Up until now, the BOJ has been waging all-out war on deflation to the point where it now actually costs money to park savings in a Japanese bank (negative interest rates), so keen are the BOJ for people to go out and spend it.
The Yen has been on a losing streak against the Dollar since 2012 as a result of BOJ policies, back then a Dollar only bought about 80 Yen, at present a buck can buy 111 Yen.
The global upturn is expected to bring a return of inflation even to Japan, which will lead the BOJ to end its extraordinary monetary policies which were put in place to fight deflation and raise interest rates to deal with the new more inflationary environment.
Higher interest rates strengthen a currency as they attract foreign money to the shores with the promise of higher returns.
In Japan's case, they may also stop the outflow of money into higher yielding foreign investments which have been the bane of the deflationary years, and a constant undermining factor for the Yen.
A renaissance in domestic investing by Japanese in their own government bonds, which will finally start to bear a yield, will reduce outflows and lead to a rise in the Yen, says the investment bank.
"We think that JPY strength in 2018 comes from two key sources. First, global reflation could push Japan’s inflation rates sufficiently high that the BoJ may finally decide to turn away from its current aggressive easing policy," says Morgan Stanley Chief Strategist Hans Redeker.
"Then, later in the year, these forces are bolstered by a potential turn in global risk appetite, which could in turn drive repatriation-related JPY demand up," he adds.
Safety Flows
The second factor, "a potential turn in global risk appetite," comes from the Yen's role as a global safe-haven currency which means it gains when investors become fearful.
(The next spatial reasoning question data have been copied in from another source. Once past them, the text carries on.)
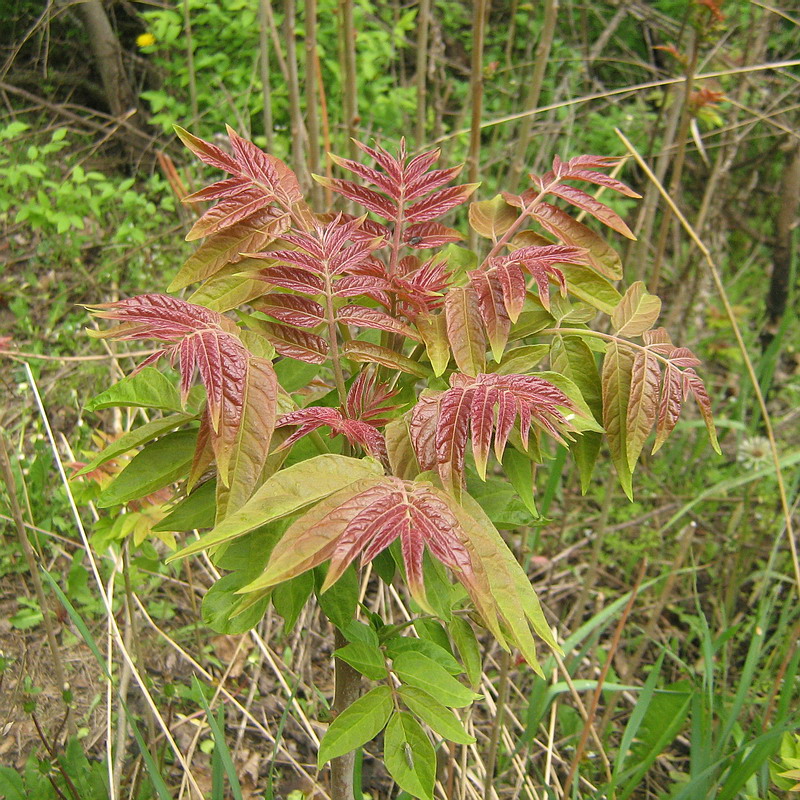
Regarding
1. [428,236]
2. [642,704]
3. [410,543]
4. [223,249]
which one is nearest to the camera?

The reason for this is the low borrowing costs set by the BOJ in its fight with deflation, which has attracted international investors who borrow large quantities of Yen at very low cost so as to invest them in more risky assets overseas, which nevertheless produce many times higher returns.
This type of investing is called 'carry' trading and is a popular risk-free method of playing interest rate differences around the world.
When there is a global crisis, however, and risky assets suddenly lose their attraction, investors naturally hurry to pull-out of them, and the borrowed money is repatriated back to Japan - thus increasing demand for Yen on the way back in which appreciates from the backflows.
Dollar to Remain Weak and USD/JPY Upside Capped
Against the Dollar the Yen is unlikely to fall much in 2018 as whilst it is forecast to rise, the Dollar is set to weaken, due, mainly, to rising global growth, but also the US Federal Reserve's cautious attitude towards hiking interest rates.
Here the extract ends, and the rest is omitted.